My upbringing was different than most of the other kids on the block. Without a father around and a mother struggling to make ends meet, I was pretty much left on my own most of the time. This absence of parental oversight along with concern and caring caused me to escape into my own little world of Roy Rogers, Hopalong Cassidy and pre-teen pop music.



I loved the Errol Flynn medieval knight movies and Tarzan novels. It seemed natural for me to create my own version of the same with colorful knights and a Tarzan comic book. Cowboys and Indians seemed a real attraction too.


In retrospect, I wonder if my own early sense of isolation stimulated my brain to compensate for that absence of love by my drawings and rudimentary story-telling. So, what was it about my brain matter makeup that caused me, at a very young age, to begin drawing pictures, creating comic books and reading vociferously anything I could get my hands on? Where did that hunger come from?

Research has shown that those who grow up in a stimulating environment where education and learning are stressed can develop up to a 25-percent greater ability to learn. So, did this account for my mediocre performance in grade school, high school and college with a C average as about par for the course?

Why did it take me forever to gain some level of maturity until my mid-twenties? What accounted for my difficulty in girl-boy relationships, an aversion to smoking like all the cool kids did and a real fear of taking drugs? I was out of the loop long before I even knew there was a loop.


What I find fascinating (and my wife finds perplexing) is my inability to remember much of my youth growing up with my sister and mother on Randolph Avenue. Studies have shown that the horseshoe-shaped hippocampus is critical in the process of transferring short-term memory into long-term memory. Is my hippocampus misaligned or something?

What was absent in my brain, not developed, hindered, stunted, or lacking that caused this hollowed out memory of mine and yet kept a detailed recollection of minute details of obscure facts on a wide variety of topics. I can remember the color of the dress that Audrey Hepburn wore in ‘Charade’ and yet can’t remember going to the Highland Park swimming pool with my sister.

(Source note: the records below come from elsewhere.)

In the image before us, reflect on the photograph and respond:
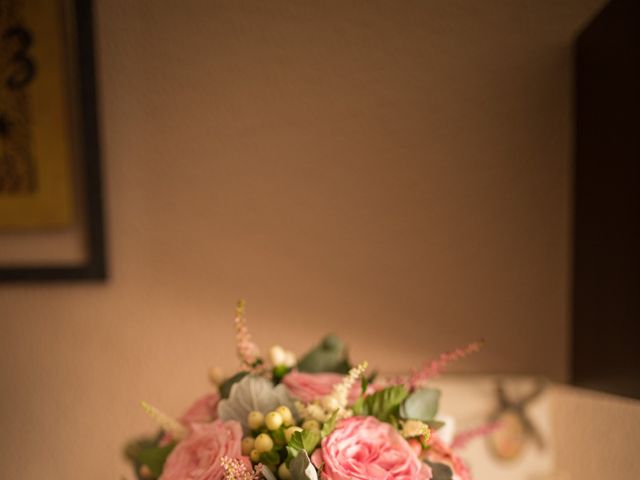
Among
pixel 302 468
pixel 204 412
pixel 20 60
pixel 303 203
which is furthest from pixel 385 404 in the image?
pixel 20 60

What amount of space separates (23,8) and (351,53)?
0.61 meters

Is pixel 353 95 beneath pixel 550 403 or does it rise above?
above

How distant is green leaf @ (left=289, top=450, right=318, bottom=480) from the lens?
0.46 m

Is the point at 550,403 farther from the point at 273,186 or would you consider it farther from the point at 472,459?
the point at 273,186

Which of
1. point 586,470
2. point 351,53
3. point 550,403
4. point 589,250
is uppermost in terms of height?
point 351,53

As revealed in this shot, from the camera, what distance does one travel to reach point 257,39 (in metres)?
0.84

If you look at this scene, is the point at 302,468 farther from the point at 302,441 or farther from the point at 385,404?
the point at 385,404

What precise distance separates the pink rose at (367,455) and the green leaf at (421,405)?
0.04 meters

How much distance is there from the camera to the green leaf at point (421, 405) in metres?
0.55

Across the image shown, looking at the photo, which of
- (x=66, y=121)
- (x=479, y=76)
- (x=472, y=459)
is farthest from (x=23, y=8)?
(x=472, y=459)

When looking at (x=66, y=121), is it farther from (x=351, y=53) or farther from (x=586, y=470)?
(x=586, y=470)

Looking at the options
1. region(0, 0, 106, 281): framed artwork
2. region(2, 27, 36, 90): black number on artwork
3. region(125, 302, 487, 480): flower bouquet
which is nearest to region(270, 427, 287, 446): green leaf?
region(125, 302, 487, 480): flower bouquet

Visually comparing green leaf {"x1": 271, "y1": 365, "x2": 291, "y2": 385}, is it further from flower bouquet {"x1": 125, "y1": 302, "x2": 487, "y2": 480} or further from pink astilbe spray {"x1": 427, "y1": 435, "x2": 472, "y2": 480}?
pink astilbe spray {"x1": 427, "y1": 435, "x2": 472, "y2": 480}

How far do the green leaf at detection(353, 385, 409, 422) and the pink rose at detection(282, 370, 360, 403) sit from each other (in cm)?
2
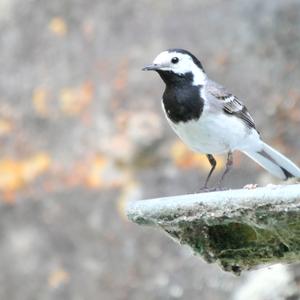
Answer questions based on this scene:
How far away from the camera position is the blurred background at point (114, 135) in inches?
189

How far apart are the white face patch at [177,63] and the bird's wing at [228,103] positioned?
→ 0.27 ft

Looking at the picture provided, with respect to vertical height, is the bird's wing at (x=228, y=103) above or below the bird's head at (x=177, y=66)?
below

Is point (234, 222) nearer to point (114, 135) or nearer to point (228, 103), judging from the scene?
point (228, 103)

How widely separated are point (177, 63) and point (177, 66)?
13 millimetres

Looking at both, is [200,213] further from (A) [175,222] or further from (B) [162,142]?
(B) [162,142]

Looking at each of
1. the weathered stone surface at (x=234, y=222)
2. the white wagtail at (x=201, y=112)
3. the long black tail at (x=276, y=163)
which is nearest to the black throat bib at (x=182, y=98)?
the white wagtail at (x=201, y=112)

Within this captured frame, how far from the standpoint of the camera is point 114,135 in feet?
16.5

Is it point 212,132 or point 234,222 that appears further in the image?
point 212,132

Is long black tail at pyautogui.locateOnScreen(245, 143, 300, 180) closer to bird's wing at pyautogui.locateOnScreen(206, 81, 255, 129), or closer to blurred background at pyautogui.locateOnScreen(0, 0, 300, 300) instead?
bird's wing at pyautogui.locateOnScreen(206, 81, 255, 129)

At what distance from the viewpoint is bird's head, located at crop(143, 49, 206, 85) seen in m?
3.58

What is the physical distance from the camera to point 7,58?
5340 millimetres

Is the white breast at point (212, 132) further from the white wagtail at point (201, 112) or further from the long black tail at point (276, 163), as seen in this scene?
the long black tail at point (276, 163)

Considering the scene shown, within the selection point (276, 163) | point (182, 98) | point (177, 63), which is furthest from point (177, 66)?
point (276, 163)

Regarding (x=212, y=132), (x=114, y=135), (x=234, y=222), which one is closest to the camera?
(x=234, y=222)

So here I sit at almost 81, struggling to find the right lyrics for nine new songs my collaborator and I are writing for my play ‘PTV.’ After a lifetime of listening to great songs, why do I think I can write one myself? I have no idea.

You might ask my brain.  I’ve tried to but I can find no answer among the 100 billion neurons bouncing around up there. I guess it’s just part of my ‘gray matter’ makeup. An engine that keeps churning along, introducing new thoughts, ideas, song lyrics, story lines, honest dialogue and dozens of ‘what ifs at the rate of (it seems like) a million-a-minute.

Makes for some great novels and plays and (I hope) new songs. But it renders hell to a good-night’s sleep.